→ EXCERPT

╭──

Autumn's Return
On cycles of grief, seasonal memory, and holding our body's stories with compassion.
They say the body remembers what the mind does not. I think that’s why I’ve started thinking about all I have lost again—at this time just last year, I was so shattered, I wasn’t sure how I would even begin to pick up the pieces.
It feels dramatic to say that. After all, my life was so full of good things too. A new home, a beautiful family. Five thriving children. A wonderful loving husband. All my basic needs met.
But the good in my life didn’t erase the grief. What I had, did not erase what I had lost—and pretending it should have only piled shame on top of my already broken heart.
I know many of my birth-trauma mamas out there have felt the same—though they mean well, many people act like the only thing that matters in the whole scenario is that your baby (or babies in my case) are okay. And of course I’m so glad my babies were/are okay. But that doesn’t take away the trauma or the grief of all that could have/should have been, and wasn’t.
This is just an example.

╰──

→ PROVIDED INFORMATION
╭──

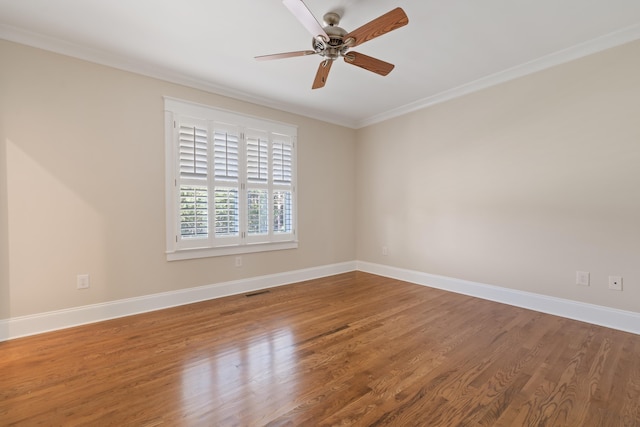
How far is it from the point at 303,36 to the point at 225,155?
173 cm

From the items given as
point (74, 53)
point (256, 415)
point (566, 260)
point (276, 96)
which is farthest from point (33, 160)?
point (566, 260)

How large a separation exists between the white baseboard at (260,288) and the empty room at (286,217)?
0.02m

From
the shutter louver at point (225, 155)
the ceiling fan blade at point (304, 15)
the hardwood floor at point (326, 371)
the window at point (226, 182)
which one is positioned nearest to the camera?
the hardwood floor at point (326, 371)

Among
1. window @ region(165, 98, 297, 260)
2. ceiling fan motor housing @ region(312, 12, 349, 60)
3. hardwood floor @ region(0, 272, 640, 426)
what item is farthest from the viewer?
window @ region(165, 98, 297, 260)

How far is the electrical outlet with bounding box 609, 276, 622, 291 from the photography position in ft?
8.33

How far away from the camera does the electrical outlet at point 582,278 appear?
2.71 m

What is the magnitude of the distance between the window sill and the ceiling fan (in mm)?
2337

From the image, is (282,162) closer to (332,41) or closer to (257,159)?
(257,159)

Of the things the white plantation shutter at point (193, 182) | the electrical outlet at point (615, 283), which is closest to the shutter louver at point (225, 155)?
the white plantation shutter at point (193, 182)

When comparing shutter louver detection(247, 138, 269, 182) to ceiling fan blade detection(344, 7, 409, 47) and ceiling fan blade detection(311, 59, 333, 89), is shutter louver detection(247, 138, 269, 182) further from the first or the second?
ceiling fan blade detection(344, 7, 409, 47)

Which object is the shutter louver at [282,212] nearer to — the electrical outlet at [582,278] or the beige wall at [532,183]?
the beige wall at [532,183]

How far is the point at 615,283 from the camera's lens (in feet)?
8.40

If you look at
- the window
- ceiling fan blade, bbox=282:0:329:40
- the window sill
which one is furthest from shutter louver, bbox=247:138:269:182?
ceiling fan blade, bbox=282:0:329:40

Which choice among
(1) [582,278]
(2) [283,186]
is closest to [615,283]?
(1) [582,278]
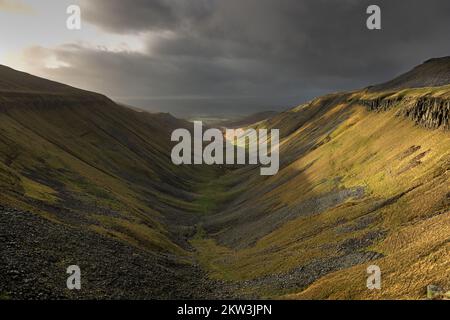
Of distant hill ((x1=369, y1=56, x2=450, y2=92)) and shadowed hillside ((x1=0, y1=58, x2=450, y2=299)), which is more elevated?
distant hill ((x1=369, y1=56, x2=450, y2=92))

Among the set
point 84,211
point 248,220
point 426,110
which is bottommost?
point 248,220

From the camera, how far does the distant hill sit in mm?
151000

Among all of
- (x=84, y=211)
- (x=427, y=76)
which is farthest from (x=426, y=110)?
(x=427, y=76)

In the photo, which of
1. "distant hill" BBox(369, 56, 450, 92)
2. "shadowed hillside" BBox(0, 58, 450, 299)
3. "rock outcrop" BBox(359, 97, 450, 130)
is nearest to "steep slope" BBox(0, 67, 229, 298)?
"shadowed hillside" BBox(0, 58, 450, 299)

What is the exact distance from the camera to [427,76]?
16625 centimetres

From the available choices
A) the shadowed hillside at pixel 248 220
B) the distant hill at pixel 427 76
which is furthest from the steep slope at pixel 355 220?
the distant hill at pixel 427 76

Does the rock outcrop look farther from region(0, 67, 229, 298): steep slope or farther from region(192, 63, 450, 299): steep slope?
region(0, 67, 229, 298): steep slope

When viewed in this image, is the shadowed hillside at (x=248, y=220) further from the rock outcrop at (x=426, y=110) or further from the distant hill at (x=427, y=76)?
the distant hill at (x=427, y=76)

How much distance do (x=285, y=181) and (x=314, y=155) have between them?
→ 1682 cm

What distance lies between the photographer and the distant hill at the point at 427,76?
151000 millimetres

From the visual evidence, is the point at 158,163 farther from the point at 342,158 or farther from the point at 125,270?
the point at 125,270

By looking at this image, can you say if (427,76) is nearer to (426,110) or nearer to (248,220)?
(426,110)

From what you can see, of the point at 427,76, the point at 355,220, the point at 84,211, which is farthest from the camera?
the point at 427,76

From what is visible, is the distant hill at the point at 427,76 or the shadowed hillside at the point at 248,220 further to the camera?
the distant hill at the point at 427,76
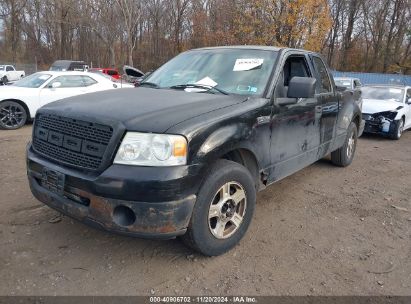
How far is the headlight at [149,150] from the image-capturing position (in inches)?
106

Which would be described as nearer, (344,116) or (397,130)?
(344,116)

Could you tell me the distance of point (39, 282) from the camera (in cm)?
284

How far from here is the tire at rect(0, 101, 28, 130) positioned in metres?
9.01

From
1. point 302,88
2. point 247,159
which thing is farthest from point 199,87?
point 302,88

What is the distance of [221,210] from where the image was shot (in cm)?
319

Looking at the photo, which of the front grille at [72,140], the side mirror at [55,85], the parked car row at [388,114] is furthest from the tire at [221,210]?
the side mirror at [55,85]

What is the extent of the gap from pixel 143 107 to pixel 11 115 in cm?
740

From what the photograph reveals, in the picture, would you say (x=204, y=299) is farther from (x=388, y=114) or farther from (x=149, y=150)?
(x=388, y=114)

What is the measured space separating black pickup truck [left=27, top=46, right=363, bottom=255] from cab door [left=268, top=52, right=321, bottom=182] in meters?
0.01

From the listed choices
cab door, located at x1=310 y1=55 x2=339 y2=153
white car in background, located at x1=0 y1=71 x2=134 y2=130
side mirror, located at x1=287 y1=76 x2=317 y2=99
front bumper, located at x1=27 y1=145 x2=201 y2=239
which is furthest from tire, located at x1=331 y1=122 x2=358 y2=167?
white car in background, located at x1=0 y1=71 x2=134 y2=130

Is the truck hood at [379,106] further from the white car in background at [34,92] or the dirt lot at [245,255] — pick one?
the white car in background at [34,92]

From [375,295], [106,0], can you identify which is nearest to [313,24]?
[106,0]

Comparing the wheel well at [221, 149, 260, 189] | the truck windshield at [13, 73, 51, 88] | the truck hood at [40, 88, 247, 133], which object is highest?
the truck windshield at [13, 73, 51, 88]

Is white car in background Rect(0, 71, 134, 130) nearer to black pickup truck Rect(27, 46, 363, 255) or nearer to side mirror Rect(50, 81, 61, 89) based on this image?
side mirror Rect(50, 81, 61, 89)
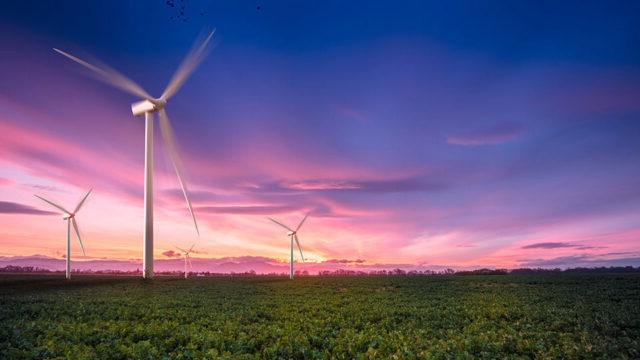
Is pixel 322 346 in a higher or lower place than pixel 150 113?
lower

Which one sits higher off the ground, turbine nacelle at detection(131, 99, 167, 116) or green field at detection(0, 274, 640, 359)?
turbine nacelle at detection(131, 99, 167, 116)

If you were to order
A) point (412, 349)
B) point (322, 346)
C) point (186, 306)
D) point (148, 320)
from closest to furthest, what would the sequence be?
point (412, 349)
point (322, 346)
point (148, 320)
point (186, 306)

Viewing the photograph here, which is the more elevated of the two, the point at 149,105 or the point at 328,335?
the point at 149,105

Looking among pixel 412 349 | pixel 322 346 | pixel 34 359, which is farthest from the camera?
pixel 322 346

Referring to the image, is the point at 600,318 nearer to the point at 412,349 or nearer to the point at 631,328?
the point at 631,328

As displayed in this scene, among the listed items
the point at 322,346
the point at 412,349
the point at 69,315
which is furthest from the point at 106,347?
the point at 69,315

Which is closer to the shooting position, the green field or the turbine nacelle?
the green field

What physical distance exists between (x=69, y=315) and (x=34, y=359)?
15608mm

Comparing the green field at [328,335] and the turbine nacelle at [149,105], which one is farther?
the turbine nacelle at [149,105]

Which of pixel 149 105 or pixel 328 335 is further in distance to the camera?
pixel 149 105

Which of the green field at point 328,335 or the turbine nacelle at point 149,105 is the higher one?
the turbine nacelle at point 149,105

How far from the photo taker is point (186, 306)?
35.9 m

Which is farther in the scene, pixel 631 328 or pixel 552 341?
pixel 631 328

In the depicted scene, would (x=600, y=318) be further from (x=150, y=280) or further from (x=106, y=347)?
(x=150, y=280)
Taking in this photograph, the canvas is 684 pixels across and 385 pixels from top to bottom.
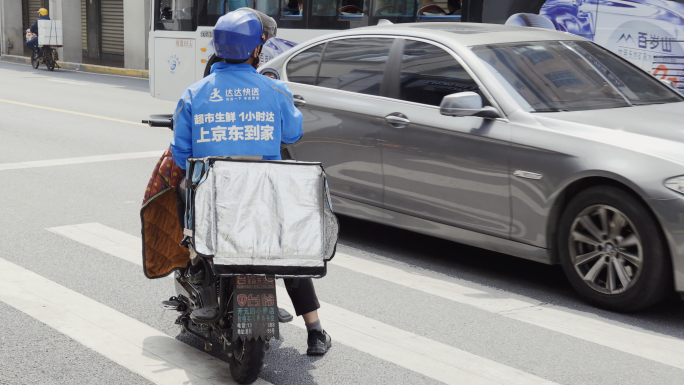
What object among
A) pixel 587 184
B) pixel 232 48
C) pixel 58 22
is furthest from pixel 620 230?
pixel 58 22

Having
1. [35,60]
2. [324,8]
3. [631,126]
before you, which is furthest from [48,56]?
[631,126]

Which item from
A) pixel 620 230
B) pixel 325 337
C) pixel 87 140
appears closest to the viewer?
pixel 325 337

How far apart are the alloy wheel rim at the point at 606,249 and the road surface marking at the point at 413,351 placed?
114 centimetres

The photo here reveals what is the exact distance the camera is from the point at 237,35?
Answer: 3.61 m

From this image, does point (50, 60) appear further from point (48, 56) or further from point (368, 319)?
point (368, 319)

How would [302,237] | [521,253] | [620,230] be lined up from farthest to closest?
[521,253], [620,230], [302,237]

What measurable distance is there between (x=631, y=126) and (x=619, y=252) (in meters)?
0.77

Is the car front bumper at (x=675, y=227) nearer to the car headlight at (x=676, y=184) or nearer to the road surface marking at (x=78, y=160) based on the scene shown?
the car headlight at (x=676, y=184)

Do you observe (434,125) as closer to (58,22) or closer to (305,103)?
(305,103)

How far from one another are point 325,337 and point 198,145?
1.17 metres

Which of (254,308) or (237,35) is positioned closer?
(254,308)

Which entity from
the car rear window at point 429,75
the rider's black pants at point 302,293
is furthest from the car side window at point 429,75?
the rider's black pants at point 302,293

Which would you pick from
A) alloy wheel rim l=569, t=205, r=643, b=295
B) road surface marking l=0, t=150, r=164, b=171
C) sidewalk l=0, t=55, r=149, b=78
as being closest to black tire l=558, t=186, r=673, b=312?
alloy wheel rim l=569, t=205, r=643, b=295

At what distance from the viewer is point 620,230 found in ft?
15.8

╰──

→ REQUIRED ACTION 1
Copy out the stretch of the text on seasonal grief from "But the good" through "just an example.".
→ REQUIRED ACTION 2
In the text on seasonal grief, how many children does the writer say they have?
→ REQUIRED ACTION 3
Continue the text on seasonal grief from its final sentence.

→ YOUR RESPONSE 1
But the good in my life didn’t erase the grief. What I had, did not erase what I had lost—and pretending it should have only piled shame on top of my already broken heart.
I know many of my birth-trauma mamas out there have felt the same—though they mean well, many people act like the only thing that matters in the whole scenario is that your baby (or babies in my case) are okay. And of course I’m so glad my babies were/are okay. But that doesn’t take away the trauma or the grief of all that could have/should have been, and wasn’t.
This is just an example.

→ YOUR RESPONSE 2
Five

→ YOUR RESPONSE 3
The same could be said for my childhood. As a survivor of childhood sexual abuse, in a world full of darkness, it’s easy for people to say (or imply) “at leasts” about my story. I even sometimes get sucked into doing this to myself. And of course, there are so many elements for which I am incredibly grateful. I am grateful that I had the courage to tell my parents. I’m grateful that they believed me. I’m grateful they did what was right and got me the hell out of that situation without delay. And I’m grateful that when our church wanted to gaslight us, and didn’t want us to report, and wanted us to “keep the circle small,” that my parents reported anyway, that we left that place, and that they put me in therapy.
But…
That doesn’t take away what I lost. Just because it could have been worse doesn’t mean that what happened was okay. I’m saying this to you as well, dear reader.
I cannot tell you the number of times I have shared my story with a friend, for them to ever after feel the need to say, “of course it’s nothing compared to what happened to you.” And to that I say, pain is pain. Don’t feel the need to minimize, diminish, or shove under the rug something awful that happened to you just because it “could have been worse,” or because there are elements surrounding the events for which you are grateful. (eg. My babies and I survived. My parents believed me.)
We’ve all been through some crazy sh*t—but I don’t think we can even begin to hunt for the beauty amongst the weeds and compost of life, if we aren’t willing to look at the pile of compost to begin with. Healing begins when you take an honest look at everything that has happened to you, and you dare to say, “Yeah…that sucked. That was not okay. I was/am wounded by that.”
Which sometimes can feel infinitely scarier than just shoving it under the rug and gaslighting yourself forever. Because once you start to acknowledge the wound it may seem like it hurts a lot more for awhile. But it’s not forever. There is healing on the other side of this.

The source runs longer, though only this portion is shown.